Auf der Strecke by Bielefeld Claus-Ulrich; Hartlieb Petra

Auf der Strecke by Bielefeld Claus-Ulrich; Hartlieb Petra

Autor:Bielefeld, Claus-Ulrich; Hartlieb, Petra
Die sprache: deu
Format: epub
Tags: Kriminalliteratur
ISBN: 978-3-257-60171-8
Herausgeber: Diogenes
veröffentlicht: 2014-10-28T04:00:00+00:00


[202] 16

Anna Habel drosch auf ihren Wecker ein, doch das Piepen dauerte an. Scheiße, Handy, dachte die wache Hälfte ihres Gehirns. Mühsam rollte sich Anna aus dem Bett. Eine plötzliche Welle von Übelkeit ergriff sie. Wie unvernünftig, sich mit diesem Berliner Idioten so die Kante zu geben. Auf der Suche nach dem Mobiltelefon warf sie einen Blick auf die Küchenuhr: halb sechs, das bedeutete nichts Gutes. Ihre Klamotten hatte sie gestern Stück für Stück auf dem Weg ins Bett verteilt, und in der schwarzen Hose piepte und leuchtete es. »Habel.«

»Einen schönen guten Morgen, Frau Kollegin. Ich hoffe, Sie haben gut geruht?«

»Spar dir das Gesülze, Kolonja. Was ist passiert?«

»Ach, Frau Kollegin erlauben sich, mich wieder zu duzen? Also, dein schönes Fräulein wird wohl heute nicht im Kommissariat erscheinen, das liegt nämlich im Wilhelminenspital. Selbstmordversuch.«

»Scheiße, scheiße, scheiße! Das gibt’s doch nicht. Wird sie überleben? Wann ist das passiert?«

»Ich weiß nicht genau, wann, ich habe die Meldung gerade von den Johannitern bekommen. Die haben sie gegen vier Uhr früh mit aufgeschnittenen Pulsadern abgeholt. Und dreimal darfst du raten, wo!«

[203] »Ich weiß es schon. In der Wohnung von Kupfer? Wo war der?«

»Der war auch da.
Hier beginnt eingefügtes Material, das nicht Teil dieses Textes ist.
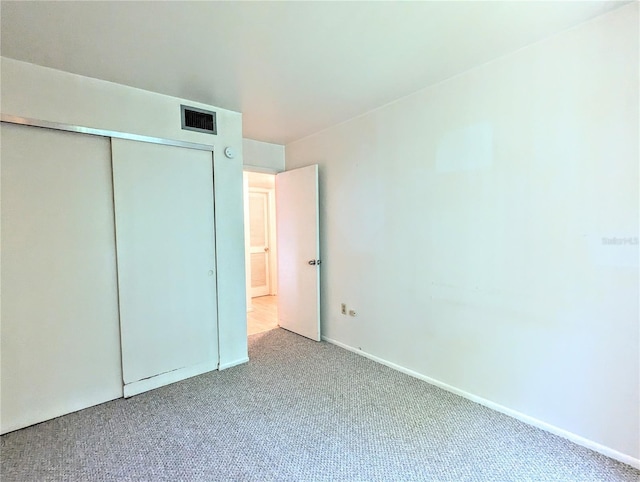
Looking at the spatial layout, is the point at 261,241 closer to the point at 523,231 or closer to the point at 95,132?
the point at 95,132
Allerdings war er wohl stockbesoffen für ein paar Stunden auf dem Sofa eingeschlafen, als die Dame sich klammheimlich aus dem Staub machen wollte. Aber es ist ihr nicht gelungen, er hat sie noch rechtzeitig gefunden, sie wird davonkommen.«

Anna war überrascht, dass Kolonja zu einem professionellen Umgangston übergegangen war und nicht in jedem Halbsatz durchklingen ließ, dass eigentlich sie daran schuld sei.

»Wo bist du jetzt? Ich komme.«

»Nein, das macht keinen Sinn. Die lassen uns eh nicht zu ihr. Voll sediert und abgeschirmt. Leg dich noch mal hin. Wir treffen uns um acht.«

»Okay. Und – Kolonja?«

»Hm?«

»Danke, dass du gleich Bescheid gesagt hast.«

»Geht klar. Bis später.«

An Schlaf war nicht mehr zu denken, sie unterdrückte den Impuls, Bernhardt aus seinen Hotelträumen zu reißen, und kochte sich erst mal eine große Tasse Kaffee.

Irgendwie wurde alles immer verworrener. Sie war sich so sicher gewesen, dass Leyla nichts mit Puchers Tod zu tun hatte. Aber warum dann dieser Selbstmordversuch? War sie wirklich so verzweifelt? Auf einem alten Einkaufszettel begann sie alles, was ihr einfiel, aufzuzeichnen. Pucher war ein großer Kreis in der Mitte: Eifersucht – Drogen – Neider – Islamisten – Manuskript. Und dann gab es da noch diese seltsame Polittheorie von Bernhardt, irgendwas mit der [204] Treuhand und einer ganz großen Nummer, doch was ein österreichischer Autor damit zu tun haben sollte, war ihr nicht ganz klar.

»Mum?!«

»Mein Gott, hast du mich erschreckt. Wieso schläfst du denn nicht?«

»Frage zurück. Zuerst kommst du mitten in der Nacht heim und verstreust laut fluchend dein Zeug in der ganzen Wohnung, und dann telefonierst du mitten in der Nacht in voller Lautstärke. Kannst du dich eigentlich noch erinnern an unsere Fluchsparbüchse von damals? Für jedes Unwort einen Schilling? Da hättest du heute ordentlich was eingezahlt.«

»Tut mir leid. Hab gerade ein wenig viel um die Ohren. Willst einen Tee oder gehst wieder ins Bett?«

»Kaffee, bitte.«

Anna hob die Augen und betrachtete ihren Sohn.